Suite — configs/suites/llm_probe_examples.yaml

schema_version: 1
suite_id: llm_probe_examples
title: llm_probe runnable examples
models:
  - model_id: minimax_m27
    requested_model: minimax/minimax-m2.7
    label: minimax/minimax-m2.7
case_selection:
  include_case_ids:
    - llm_probe_tool_example
    - llm_probe_browser_example

One model, two cases. model_id is a local slug used in storage paths; requested_model is the OpenRouter model ref.

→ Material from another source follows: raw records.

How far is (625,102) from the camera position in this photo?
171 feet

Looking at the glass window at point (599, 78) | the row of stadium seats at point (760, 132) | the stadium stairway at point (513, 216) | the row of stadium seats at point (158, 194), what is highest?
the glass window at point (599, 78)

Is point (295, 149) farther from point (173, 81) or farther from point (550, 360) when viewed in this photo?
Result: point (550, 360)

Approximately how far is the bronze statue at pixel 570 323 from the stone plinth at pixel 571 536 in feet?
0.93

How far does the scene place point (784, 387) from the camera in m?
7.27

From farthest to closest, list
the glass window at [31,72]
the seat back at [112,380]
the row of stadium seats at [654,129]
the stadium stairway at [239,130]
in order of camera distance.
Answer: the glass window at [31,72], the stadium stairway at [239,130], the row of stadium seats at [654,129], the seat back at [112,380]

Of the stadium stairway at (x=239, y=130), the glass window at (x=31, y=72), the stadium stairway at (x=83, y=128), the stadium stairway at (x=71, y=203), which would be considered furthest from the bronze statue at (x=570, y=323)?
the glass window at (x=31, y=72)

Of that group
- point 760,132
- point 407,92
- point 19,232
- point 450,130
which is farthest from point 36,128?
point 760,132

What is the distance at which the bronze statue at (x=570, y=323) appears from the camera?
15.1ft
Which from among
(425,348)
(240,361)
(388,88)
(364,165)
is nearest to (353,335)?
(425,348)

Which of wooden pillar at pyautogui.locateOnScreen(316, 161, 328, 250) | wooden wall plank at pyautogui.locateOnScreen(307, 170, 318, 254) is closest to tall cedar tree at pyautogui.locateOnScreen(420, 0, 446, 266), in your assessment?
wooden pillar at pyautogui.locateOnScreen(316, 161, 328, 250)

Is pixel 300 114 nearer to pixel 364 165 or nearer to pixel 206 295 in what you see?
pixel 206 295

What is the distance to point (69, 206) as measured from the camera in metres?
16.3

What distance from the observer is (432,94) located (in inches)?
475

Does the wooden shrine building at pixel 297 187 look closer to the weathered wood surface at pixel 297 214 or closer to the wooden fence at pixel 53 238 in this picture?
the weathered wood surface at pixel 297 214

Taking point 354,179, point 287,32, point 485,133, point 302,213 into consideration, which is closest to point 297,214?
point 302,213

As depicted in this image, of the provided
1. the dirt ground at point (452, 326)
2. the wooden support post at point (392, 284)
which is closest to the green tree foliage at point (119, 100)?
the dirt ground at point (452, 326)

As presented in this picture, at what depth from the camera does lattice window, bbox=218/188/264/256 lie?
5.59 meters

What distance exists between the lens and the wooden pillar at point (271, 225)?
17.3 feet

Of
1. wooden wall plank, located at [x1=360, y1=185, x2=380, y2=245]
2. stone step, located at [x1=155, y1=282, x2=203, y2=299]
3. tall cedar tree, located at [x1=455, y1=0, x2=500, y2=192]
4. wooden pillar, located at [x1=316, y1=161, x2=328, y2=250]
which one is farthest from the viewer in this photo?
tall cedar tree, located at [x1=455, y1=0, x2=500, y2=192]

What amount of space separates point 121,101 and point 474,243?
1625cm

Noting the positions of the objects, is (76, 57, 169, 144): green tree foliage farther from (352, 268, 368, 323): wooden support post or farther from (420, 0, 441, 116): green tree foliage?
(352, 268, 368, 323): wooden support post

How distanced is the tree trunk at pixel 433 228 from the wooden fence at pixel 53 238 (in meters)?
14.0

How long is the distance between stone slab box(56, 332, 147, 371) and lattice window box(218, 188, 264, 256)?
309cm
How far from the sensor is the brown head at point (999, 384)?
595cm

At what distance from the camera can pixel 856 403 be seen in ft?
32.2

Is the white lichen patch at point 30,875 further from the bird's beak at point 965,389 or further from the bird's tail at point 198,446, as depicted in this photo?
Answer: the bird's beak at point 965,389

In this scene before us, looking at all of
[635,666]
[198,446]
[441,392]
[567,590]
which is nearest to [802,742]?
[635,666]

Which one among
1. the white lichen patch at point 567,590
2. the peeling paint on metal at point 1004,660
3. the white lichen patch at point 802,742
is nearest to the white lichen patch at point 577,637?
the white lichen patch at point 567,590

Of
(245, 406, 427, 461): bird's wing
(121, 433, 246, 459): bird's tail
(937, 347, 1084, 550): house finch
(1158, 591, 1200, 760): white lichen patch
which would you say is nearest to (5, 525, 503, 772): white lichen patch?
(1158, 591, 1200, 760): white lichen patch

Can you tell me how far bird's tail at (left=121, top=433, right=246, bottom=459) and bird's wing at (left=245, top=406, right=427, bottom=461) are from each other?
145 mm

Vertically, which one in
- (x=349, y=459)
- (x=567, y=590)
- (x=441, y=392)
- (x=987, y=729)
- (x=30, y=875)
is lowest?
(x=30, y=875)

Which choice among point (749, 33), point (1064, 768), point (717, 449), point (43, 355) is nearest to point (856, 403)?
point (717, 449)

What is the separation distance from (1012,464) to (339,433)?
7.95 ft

Run profile — configs/run_profiles/llm_probe_examples.yaml

schema_version: 1
run_profile_id: llm_probe_examples
title: llm_probe runnable examples
runner_defaults:
  temperature: 0
  timeout_seconds: 90
  max_tokens: 768
  max_turns: 6
  retries: 0
execution_policy:
  max_concurrency: 1
  run_repetitions: 1
  fail_fast: true
  stop_on_runner_error: true

temperature: 0 for determinism. max_turns: 6 means the model can call tools up to 6 times before the runner forces a final response. run_repetitions: 1 means one run per case.


Evaluation profile — configs/evaluation_profiles/judge_gpt54_mini.yaml

schema_version: 1
evaluation_profile_id: judge_gpt54
title: Judge with openai/gpt-5.4-mini
judge_system_prompt_path: prompts/judge_system_default.md
judges:
  - judge_id: gpt54_judge
    type: llm_probe
    model: openai/gpt-5.4-mini
judge_runs:
  - judge_run_id: gpt54_single
    judge_id: gpt54_judge
    repetitions: 1
aggregation:
  method: median
anchors:
  enabled: false
  references: []
security_policy:
  allow_local_python_hooks: false
  network_access: deny
  redact_secrets: true

The judge is called once per case. Deterministic checks are preserved as supporting evidence for the judge and for debugging. redact_secrets: true strips API keys from the judge prompt.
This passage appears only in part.